2005’te 14 yaşındaki bir kızın ailesi ona dava açtı. Soruşturmalar onlarca genç kızın mağdur olduğunu ortaya koydu. Ancak 2008’de, olağanüstü bir yargı anlaşmasıyla sadece 13 ay hapis cezası aldı. Üstelik gündüzleri çalışmak için cezaevinden çıkmasına izin verildi. Ne dayanılmaz bir çile!
Daha sonra ortaya çıktı ki, dönemin savcısı Alexander Acosta bu yumuşak anlaşmayı yapmış çünkü iddiaya göre Epstein “devlet için çalışıyordu.” Bu cümle neredeyse tüm gizemli dosyaların çözüm anahtarıdır!

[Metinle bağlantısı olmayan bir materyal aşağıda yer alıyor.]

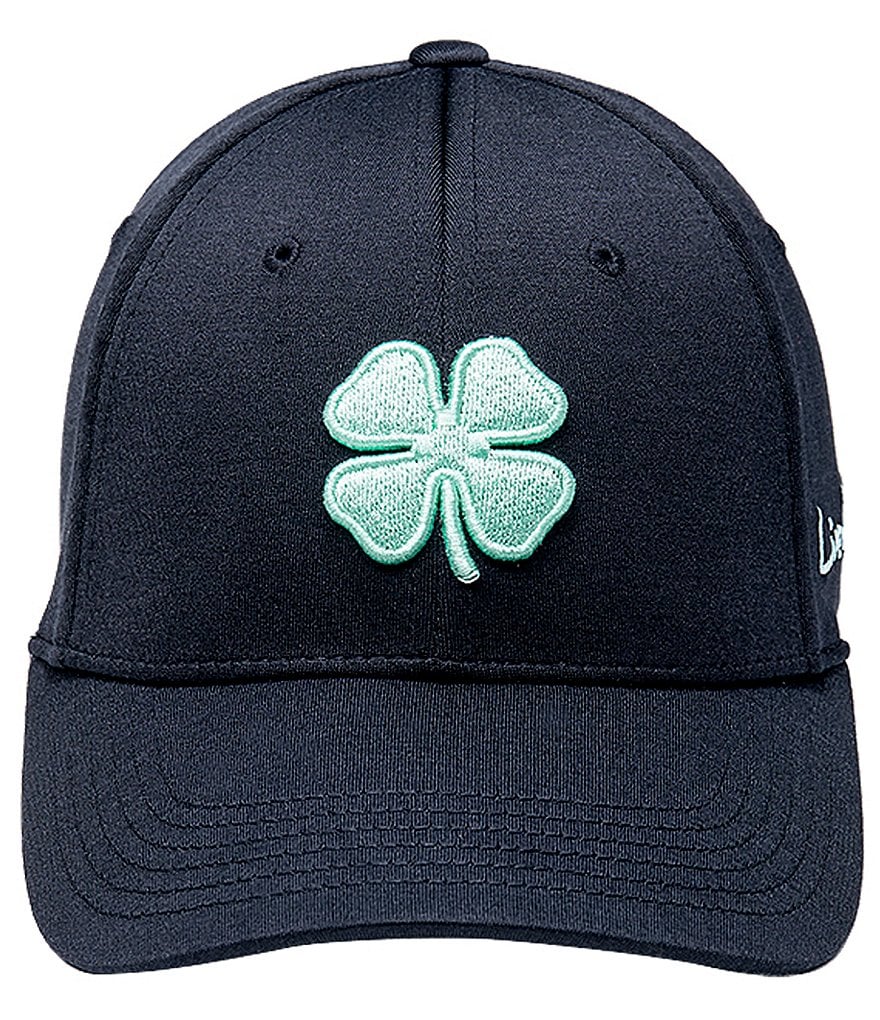 BLACK CLOVER Cap High Roller FlexFit 110&reg; Hat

Temmuz 2019’da Epstein, insan kaçakçılığı suçlamasıyla yeniden tutuklandı. Ancak 10 Ağustos 2019’da cesedi hücresinde bulundu. Adli tıp ölüm nedenini intihar olarak açıkladı. Ölüm koşulları son derece “normaldi”: gardiyanlar uyuyordu, kameralar çalışmıyordu ve boynundaki kırıklar intihardan çok boğulmaya benziyordu. Ailesi cinayet iddiasında bulundu, ancak 2023 yılında yapılan resmî soruşturma yalnızca “cezaevi personelinin ihmali”ne işaret etti ve cinayete dair bir kanıt bulunamadı.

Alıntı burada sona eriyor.